Train Analytics Staff and Acquire Software Tools to Address Gaps in IoT-Related Analytics Capabilities
Most IoT analytical applications use the same advanced analytics platforms, data discovery tools as other kinds of business application. The principles and algorithms are largely similar. Graphical dashboards, tabular reports, data discovery, regression, neural networks, optimization algorithms and many other techniques found in marketing, finance, customer relationship management and advanced analytics applications also provide most aspects of IoT analytics.
However, a few aspects of analytics occur much more often in the IoT than elsewhere, and many analytics professionals have limited or no expertise in these. For example, some IoT applications use event stream processing platforms to process sensor data in near real time. Event streams are time series data, so they are stored most efficiently in databases (typically column stores) that are designed especially for this purpose, in contrast to the relational databases that dominate traditional analytics. Some IoT analytics are also used to support decision automation scenarios in which an IoT application generates control signals that trigger actuators in physical devices — a concept outside the realm of traditional analytics.

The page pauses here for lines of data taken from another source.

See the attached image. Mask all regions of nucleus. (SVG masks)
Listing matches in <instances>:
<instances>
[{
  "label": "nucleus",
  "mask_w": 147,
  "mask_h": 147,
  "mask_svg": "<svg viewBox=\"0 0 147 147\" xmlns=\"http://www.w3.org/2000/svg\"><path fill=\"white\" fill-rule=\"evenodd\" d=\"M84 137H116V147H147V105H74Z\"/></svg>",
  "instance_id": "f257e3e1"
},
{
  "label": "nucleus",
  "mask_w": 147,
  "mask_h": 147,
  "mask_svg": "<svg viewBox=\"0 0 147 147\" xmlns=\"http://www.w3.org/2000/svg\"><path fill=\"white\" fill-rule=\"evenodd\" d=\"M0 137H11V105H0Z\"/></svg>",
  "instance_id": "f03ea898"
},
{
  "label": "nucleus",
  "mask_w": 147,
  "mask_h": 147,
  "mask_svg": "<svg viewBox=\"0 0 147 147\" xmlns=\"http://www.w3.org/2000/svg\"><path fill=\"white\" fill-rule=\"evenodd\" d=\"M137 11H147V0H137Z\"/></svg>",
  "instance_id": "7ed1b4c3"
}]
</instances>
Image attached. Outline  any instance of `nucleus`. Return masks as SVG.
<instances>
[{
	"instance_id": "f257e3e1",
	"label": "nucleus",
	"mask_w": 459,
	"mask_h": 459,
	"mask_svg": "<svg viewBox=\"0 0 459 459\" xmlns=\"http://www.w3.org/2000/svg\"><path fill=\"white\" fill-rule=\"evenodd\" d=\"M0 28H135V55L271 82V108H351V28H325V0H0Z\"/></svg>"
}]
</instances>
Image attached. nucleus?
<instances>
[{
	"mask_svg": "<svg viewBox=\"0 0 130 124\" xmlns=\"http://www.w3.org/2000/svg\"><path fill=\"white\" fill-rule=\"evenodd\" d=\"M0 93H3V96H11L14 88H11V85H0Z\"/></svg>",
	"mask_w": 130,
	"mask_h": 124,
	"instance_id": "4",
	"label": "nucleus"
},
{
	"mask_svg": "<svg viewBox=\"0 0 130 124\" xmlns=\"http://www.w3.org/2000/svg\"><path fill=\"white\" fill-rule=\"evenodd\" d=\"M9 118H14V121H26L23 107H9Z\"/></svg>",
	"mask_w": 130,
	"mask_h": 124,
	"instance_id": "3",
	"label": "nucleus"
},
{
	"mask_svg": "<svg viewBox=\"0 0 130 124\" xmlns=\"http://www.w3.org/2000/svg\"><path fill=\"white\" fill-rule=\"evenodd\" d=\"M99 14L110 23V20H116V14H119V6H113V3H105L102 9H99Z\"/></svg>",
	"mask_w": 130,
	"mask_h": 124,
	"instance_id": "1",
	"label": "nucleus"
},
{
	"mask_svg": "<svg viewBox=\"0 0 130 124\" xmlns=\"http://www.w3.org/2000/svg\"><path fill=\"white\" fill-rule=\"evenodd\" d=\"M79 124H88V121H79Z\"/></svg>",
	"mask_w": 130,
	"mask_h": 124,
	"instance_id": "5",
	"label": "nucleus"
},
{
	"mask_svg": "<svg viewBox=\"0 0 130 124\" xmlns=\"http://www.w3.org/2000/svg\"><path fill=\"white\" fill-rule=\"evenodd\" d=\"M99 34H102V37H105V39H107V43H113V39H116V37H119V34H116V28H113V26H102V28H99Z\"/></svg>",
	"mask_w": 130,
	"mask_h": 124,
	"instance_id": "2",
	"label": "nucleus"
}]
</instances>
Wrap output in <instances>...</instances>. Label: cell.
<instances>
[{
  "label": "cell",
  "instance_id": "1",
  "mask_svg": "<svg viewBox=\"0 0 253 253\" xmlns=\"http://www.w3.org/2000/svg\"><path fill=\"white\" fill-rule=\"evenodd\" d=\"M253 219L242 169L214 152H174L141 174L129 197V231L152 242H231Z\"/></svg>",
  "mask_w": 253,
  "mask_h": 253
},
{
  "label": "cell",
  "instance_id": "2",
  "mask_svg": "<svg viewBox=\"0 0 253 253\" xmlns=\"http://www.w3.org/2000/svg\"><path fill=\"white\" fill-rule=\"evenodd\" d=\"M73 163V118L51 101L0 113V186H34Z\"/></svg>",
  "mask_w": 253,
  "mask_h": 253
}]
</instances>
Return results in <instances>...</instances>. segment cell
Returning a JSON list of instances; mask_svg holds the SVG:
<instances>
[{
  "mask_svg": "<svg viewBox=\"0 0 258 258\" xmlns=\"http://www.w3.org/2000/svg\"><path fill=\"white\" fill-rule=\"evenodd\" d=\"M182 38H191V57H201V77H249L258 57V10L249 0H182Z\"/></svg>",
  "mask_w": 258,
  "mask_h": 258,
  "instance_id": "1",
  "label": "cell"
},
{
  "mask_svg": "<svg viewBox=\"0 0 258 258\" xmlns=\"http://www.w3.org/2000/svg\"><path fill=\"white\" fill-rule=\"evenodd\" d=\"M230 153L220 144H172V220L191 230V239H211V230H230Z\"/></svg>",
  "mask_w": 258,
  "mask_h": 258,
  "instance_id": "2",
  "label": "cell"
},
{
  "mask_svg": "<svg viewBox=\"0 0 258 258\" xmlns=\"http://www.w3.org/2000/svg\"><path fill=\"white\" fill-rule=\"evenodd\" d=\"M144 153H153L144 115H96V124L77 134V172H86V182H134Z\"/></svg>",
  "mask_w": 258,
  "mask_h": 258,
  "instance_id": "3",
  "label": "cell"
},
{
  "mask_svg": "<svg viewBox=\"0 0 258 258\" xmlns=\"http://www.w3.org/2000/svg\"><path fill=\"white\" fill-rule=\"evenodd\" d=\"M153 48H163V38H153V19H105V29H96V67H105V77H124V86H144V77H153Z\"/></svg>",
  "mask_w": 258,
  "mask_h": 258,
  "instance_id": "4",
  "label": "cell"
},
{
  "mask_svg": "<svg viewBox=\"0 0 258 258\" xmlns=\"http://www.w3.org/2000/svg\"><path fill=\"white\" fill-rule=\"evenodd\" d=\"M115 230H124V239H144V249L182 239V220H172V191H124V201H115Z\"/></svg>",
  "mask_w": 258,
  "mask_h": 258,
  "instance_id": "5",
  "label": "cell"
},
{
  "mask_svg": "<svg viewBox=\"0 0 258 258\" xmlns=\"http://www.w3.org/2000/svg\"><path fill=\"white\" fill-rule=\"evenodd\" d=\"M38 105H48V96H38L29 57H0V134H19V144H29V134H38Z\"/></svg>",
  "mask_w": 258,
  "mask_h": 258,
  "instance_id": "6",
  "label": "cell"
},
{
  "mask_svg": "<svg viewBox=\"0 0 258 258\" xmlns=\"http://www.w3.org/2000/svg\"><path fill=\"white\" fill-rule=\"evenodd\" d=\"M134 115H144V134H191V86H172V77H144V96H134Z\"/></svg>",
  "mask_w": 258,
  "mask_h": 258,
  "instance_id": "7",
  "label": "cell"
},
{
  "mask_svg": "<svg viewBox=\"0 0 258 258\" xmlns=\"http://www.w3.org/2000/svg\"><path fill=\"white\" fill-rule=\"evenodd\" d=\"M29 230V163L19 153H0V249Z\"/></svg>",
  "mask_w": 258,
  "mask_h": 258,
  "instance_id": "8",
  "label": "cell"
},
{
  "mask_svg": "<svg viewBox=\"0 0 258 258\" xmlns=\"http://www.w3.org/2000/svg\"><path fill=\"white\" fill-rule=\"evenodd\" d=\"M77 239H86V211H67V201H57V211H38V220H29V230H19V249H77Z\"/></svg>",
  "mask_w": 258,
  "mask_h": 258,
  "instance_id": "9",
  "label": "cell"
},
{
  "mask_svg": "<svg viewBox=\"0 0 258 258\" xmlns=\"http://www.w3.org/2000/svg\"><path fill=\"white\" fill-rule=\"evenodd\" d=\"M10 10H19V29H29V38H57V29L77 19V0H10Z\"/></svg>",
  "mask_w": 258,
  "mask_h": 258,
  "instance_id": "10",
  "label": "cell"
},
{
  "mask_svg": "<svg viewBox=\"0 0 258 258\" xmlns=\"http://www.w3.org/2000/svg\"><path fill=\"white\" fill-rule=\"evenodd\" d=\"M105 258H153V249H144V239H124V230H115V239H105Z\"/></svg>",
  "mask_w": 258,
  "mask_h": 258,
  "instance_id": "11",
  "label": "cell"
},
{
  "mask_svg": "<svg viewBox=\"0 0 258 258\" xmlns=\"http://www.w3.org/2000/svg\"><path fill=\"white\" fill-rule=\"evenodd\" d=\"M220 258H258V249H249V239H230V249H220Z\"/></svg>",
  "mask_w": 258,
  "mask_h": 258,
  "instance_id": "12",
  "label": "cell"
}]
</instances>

In many cases, companies will need to acquire new software tools to handle these requirements. Business analytics teams need to monitor and manage their edge analytics to ensure they are running properly and determine when analytic models should be tuned or replaced.
Increased Growth, if not Competitive Advantage
The huge volume and velocity of data in IoT will undoubtedly put new levels of strain on networks. The increasing number of real-time IoT apps will create performance and latency issues. It is important to reduce the end-to-end latency among machine-to-machine interactions to single-digit milliseconds. Following the best practices of implementing IoT analytics will ensure judo strategy of increased effeciency output at reduced economy. It may not be suffecient to define a competitive strategy, but as more and more players adopt IoT as a mainstream, the race would be to scale and grow as quickly as possible.